Limitations & Future Work

  1. Only validated with flow matching: The core idea should be extensible to diffusion-based policies, but this is not verified in the paper.
  2. Doubled computational cost: The frequency consistency loss requires forward passes over two random samples, making training approximately twice as expensive as basic FM.
  3. No ablation on the choice of DCT: The rationale for choosing type-II DCT over FFT or wavelet transforms is not sufficiently discussed.
  4. Limited real-robot experiments: Only 3 tasks in a single manipulation scenario; generalization is not thoroughly validated.
  5. Sensitivity to action chunk length \(H\) not analyzed: The frequency resolution of the DCT representation directly depends on \(H\), yet the effect of different chunking sizes on performance is not examined.
Method Policy Type Requires Teacher NFE Consistency Domain
Consistency Policy Diffusion 1–3 Denoising trajectory
SDM / OneDP Diffusion 1 Distribution matching
FlowPolicy Flow Matching 1 Spatial velocity
FreqPolicy Flow Matching 1 Frequency-domain velocity
  • FreqPolicy is most closely related to FlowPolicy; the key distinction is shifting from spatial-domain to frequency-domain constraints, exploiting the temporal structure of action chunks.
  • Compared to teacher-dependent methods (SDM / OneDP), FreqPolicy offers a simpler training pipeline with superior performance.

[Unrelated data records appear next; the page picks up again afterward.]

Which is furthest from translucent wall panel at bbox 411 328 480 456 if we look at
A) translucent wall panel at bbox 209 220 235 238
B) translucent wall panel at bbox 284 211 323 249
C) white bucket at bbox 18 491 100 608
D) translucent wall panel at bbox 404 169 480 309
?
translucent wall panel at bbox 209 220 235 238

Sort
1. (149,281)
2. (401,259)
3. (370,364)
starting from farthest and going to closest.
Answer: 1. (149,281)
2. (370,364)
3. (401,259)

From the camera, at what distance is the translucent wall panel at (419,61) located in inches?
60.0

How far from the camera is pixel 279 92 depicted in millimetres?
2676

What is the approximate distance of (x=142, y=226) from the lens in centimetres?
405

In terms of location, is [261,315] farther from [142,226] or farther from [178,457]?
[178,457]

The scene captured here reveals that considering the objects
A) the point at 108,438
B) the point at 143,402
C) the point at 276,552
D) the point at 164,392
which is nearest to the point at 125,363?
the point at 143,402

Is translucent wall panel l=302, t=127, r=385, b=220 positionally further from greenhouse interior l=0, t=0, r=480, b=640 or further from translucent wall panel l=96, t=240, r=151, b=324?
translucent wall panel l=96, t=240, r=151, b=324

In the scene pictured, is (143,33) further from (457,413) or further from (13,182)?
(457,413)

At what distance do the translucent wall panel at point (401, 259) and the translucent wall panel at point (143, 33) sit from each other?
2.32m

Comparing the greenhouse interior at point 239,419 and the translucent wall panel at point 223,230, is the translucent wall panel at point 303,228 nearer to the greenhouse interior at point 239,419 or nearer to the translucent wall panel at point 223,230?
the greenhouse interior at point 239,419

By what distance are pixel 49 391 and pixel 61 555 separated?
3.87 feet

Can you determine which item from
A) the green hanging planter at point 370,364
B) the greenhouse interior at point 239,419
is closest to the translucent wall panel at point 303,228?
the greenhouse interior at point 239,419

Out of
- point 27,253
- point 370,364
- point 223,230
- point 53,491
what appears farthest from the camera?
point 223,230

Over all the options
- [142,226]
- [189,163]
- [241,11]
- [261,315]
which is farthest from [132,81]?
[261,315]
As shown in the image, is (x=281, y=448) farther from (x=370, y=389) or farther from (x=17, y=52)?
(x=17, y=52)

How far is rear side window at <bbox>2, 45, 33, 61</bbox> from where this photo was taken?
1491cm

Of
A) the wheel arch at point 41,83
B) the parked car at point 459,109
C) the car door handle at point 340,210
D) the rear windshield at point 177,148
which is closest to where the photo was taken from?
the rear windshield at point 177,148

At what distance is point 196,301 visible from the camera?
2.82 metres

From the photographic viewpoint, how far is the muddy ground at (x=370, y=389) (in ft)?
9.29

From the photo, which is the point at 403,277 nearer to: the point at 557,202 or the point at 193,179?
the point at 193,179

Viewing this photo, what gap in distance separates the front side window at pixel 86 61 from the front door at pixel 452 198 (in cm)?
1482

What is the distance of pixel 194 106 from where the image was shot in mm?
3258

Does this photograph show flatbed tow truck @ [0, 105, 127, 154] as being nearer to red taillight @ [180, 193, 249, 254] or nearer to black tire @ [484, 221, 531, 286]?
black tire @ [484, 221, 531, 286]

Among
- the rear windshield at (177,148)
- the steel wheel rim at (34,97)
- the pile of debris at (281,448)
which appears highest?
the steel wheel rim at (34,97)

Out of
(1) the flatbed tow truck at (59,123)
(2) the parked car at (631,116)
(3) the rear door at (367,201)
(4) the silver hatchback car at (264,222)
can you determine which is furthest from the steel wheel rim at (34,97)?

The frequency-domain consistency idea may transfer to other temporal generation tasks (motion planning, trajectory prediction). The adaptive frequency weighting design is also relevant to weighted learning across frequency bands in time-series forecasting. The VLA integration approach (with OpenVLA) demonstrates potential for synergy with large models, and future integration with stronger VLAs such as π₀ warrants attention.

Rating

  • Novelty: ⭐⭐⭐⭐ (Frequency-domain consistency constraint is a novel perspective, though the core idea is relatively straightforward)
  • Experimental Thoroughness: ⭐⭐⭐⭐ (93 simulation tasks + 3 real-robot tasks + VLA integration, with complete ablations)
  • Writing Quality: ⭐⭐⭐⭐ (Clear structure, well-motivated)
  • Value: ⭐⭐⭐⭐ (Practically significant for real-time robotic deployment, with substantial inference speedup)